Hostes, pilot kabinine koşarak gitti. Kaptan pilota durumu anlatmış olmalı, pilot telâşla geldi,
– “Kim, hangisi?” diye sordu. Kız da Hasan Süzer’i gösterdi. Kaptan baktı,
-“Merhaba Hasan Bey” dedi, meğer tanıyormuş. THY mensupları, Hasan’ın Malatya’daki otelinde kalırlarmış.
– “Hasan Bey nasılsınız, bir yolcu, sizi deli diye hosteslere göstermiş. Kızlar o yüzden korkmuş. Kusura bakmayın” deyince, Hasan başını bana çevirdi, -“Bunu şu alçaktan başka kimse yapmamıştır” dedi.
Uçakta bir şamatadır gitti.
Istanbul’da Perapalas’a geldik.
Çantamla, baklava tepsisini ve viskiyi odama çıkarıp, aşağı indim. Eski Milli Birlik Komitesi üyesi Irfan Solmazer ile Mersin’de nakliyatçılık yapan hemşerimiz ve arkadaşım Ihsan Akıncıgil de oradaydı. Oturduk, sohbet ettik. Kalktım, Istanbul’daki avukat hanıma telefon ettim, kendisine Antep’ten baklava ile viski getirdiğimi, yarın otele uğrayıp almasını söyledim.
Sabahleyin gelip aldı. Ertesi gün akşam da telefon etti, tepside hamur bulunduğunu, misafirlerine ikram etmek istediği viskinin de çay suyu olduğunu söyledi,
– “Benimle dalga mı geçiyorsun, ayıp değil mi?” diye fırça da attı.
Işi, önce anlamadım, hamur derken baklavanın iyi pişmediğini imâ ediyor sandım,
-“Isıt da ye” dedim.
Viskinin çay suyu olmasına da aklım ermedi. Çünkü Antep’te belli yerden almıştım. Onları getirmesini söyledim. Antep’e, baklavayı aldığım Burhan İnal’a telefon ettim. Acaba kalfaları, dükkanı mı baltalıyordu, kasıtlı mı yapmışlardı? Burhan Inal, baklavaya kıvamı kendi eliyle gezdirdiğini, öyle bir şey olamayacağını, yemin billah izah etti.

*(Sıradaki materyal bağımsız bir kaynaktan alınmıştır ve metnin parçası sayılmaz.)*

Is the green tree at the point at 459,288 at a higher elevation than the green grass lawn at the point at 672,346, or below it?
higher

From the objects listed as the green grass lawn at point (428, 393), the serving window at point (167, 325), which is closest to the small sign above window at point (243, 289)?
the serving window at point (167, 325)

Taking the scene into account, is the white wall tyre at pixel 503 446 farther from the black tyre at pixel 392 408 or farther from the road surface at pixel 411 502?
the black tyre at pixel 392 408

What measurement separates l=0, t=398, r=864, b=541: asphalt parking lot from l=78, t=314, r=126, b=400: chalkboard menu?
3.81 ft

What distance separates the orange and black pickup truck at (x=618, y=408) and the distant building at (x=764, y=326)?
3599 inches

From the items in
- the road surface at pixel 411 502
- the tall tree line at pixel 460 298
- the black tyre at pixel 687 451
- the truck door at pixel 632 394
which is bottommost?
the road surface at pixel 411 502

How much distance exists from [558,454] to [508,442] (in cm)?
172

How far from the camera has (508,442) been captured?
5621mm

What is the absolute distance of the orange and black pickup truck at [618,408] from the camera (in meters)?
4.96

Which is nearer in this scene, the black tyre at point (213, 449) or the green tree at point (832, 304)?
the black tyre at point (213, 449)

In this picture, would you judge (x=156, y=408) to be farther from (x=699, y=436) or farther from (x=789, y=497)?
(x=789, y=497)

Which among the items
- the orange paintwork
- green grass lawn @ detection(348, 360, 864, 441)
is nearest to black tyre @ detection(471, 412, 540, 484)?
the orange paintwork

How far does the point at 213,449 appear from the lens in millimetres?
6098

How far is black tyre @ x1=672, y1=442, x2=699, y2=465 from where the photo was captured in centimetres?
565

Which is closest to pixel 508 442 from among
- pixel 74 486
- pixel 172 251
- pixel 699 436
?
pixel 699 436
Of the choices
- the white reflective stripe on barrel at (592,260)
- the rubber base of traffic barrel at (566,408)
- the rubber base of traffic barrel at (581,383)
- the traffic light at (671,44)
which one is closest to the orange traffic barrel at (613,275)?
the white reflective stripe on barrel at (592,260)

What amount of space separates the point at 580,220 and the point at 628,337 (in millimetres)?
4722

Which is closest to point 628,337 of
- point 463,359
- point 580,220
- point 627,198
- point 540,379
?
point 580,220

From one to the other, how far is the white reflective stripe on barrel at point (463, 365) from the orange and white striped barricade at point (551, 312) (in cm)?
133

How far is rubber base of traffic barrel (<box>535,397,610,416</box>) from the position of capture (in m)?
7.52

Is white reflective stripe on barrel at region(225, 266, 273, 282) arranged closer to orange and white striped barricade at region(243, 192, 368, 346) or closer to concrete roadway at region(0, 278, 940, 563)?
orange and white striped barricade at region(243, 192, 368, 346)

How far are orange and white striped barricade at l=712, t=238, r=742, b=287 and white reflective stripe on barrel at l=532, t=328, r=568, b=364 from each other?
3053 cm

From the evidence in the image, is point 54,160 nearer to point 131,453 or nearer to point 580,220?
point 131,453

Irfan Solmazer’le Ihsan Akıncıgil ve Hasan Süzer’in oturdukları masaya geldim. Ben anlatırken, onlar gülüşüp duruyorlardı. Baklava tepsisiyle viski şişesi geldi. Hakikaten tepside bildiğimiz çig hamur vardı, viski şişesi de çay renginde bir sıvıyla doluydu. Hamuru bir kutuya aldırdım, viski şişesini de odaya çıkardım.
Hasan Süzer’le Ihsan Akıncıgil,
-“Sana böyle bir şeyi nasıl yaparlar? Ayıp değil mi?”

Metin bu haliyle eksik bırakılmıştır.